Banking

The Bank of England has made Britain the sick man of Europe again


It fuelled a run up in asset prices that was always going to feed through to higher prices in the shops one day. 

And it relied too much on failed models that predicted inflation was merely transitory, when in fact it would prove exceedingly hard to shift. 

In reality, just because a central bank is independent that should not mean it is immune from criticism. 

In Australia, the Reserve Bank has launched a review of its operations to try and work out where it went wrong, and how it might learn from the mistakes of the last few years. 

The report has resulted in what the Financial Times described as “the biggest shake-up of the country’s central bank in its 63-year history”.

What have we heard from the Bank of England? 

There has been plenty about how the war in Ukraine is to blame, or greedy companies, or lazy workers.
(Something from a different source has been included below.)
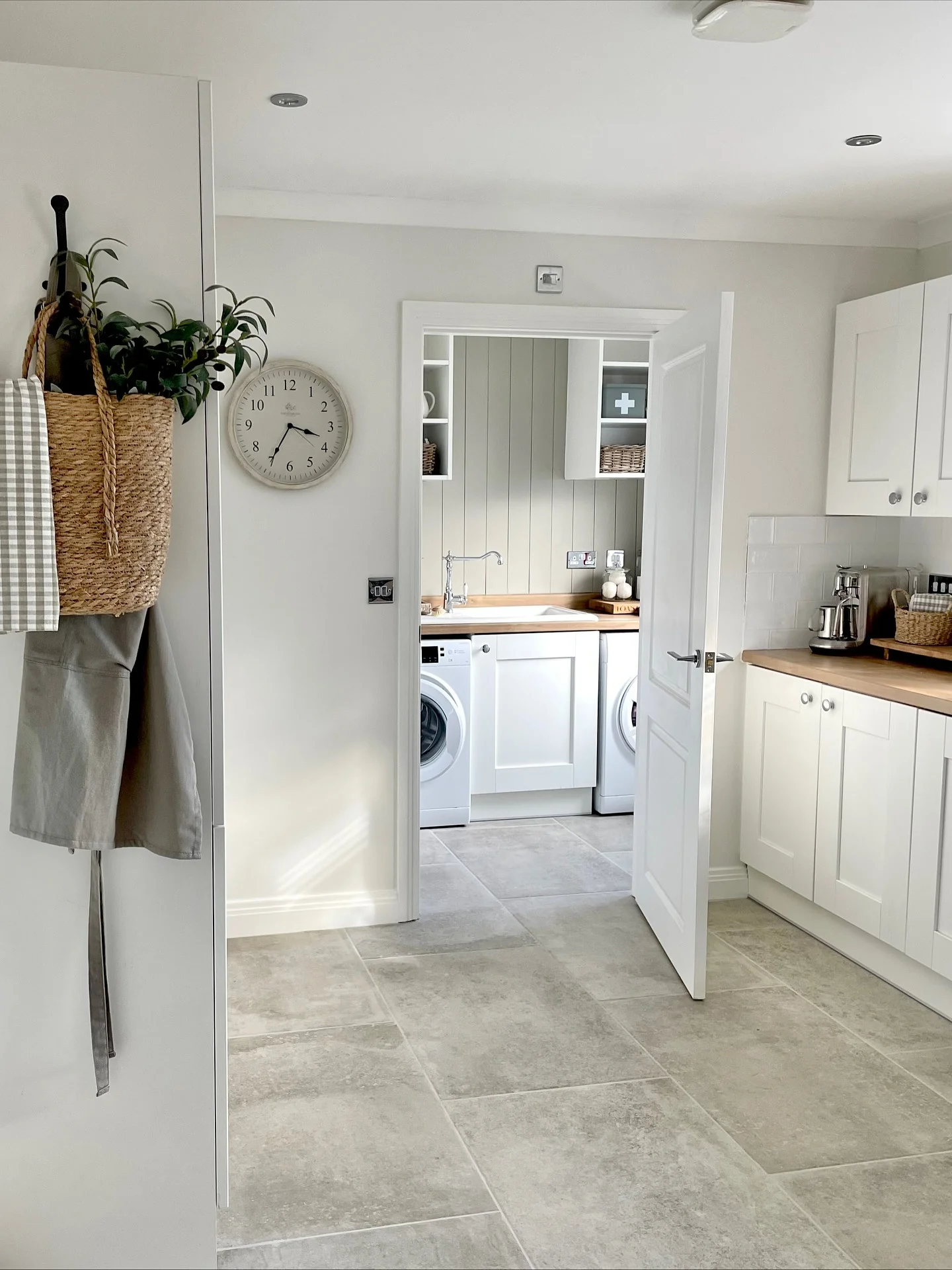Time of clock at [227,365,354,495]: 3:34
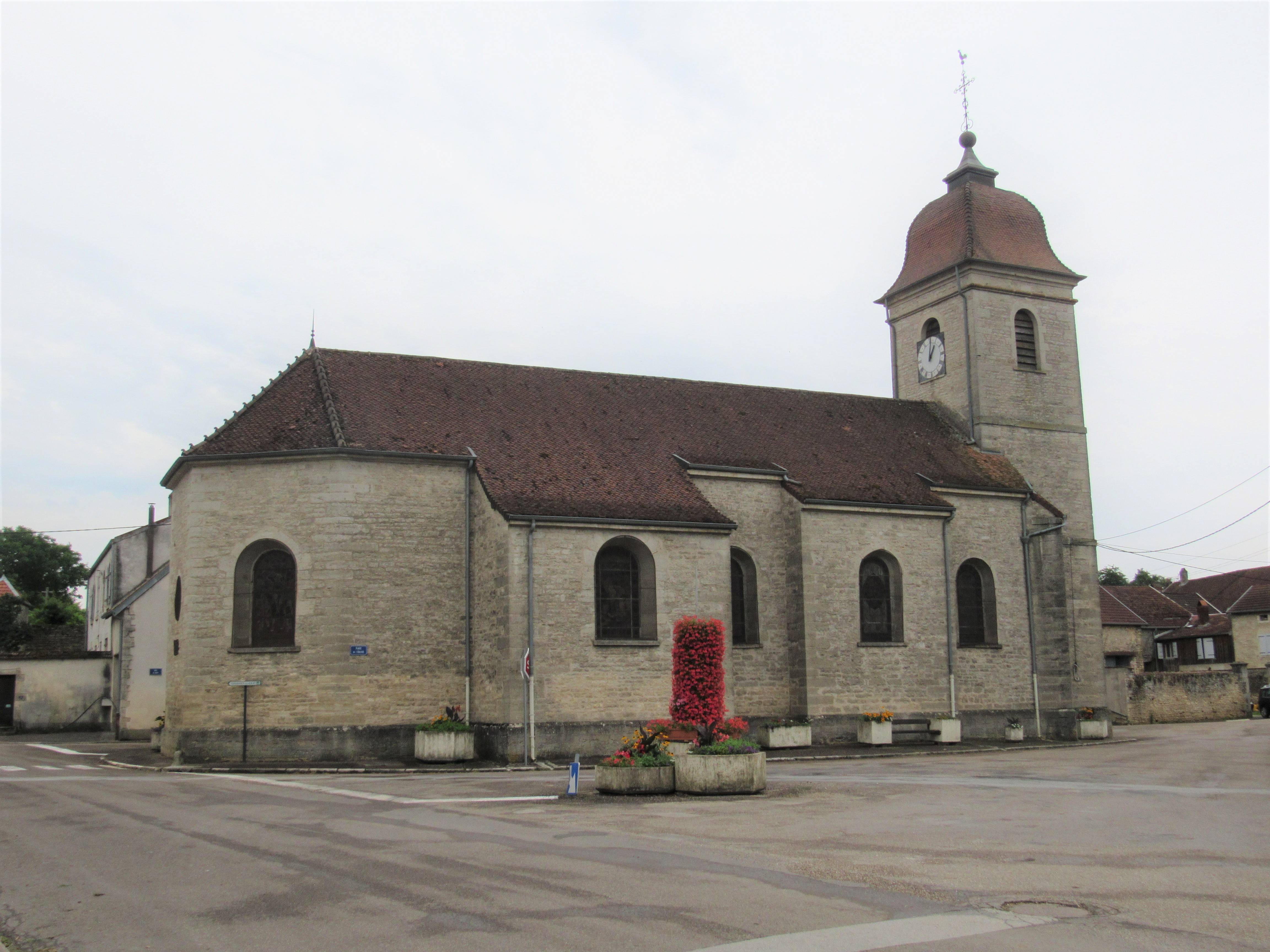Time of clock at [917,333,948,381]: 1:01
Andrew Bailey, the Governor, has admitted that there are “very big lessons to learn”. But so far there has not been a single moment of serious public self-reflection

That is simply not good enough. 

It is surely clear that the Bank of England requires wholescale reform. 

That should start, as a bare minimum, with a new Governor, a new chief economist, and a revamped Monetary Policy Committee, this time made up of genuinely independent voices, preferably from industry as well as academia, to challenge and shape its decisions. 

And there should be a Commission of Inquiry with far-reaching powers to examine both the inflation catastrophe of the last year, and more widely, whether the independence it was granted by Gordon Brown in 1997 has really worked. 

Nothing less will do. And until that process starts we will remain the sick man of Europe – and it will be an unreformed Bank of England that will be to blame.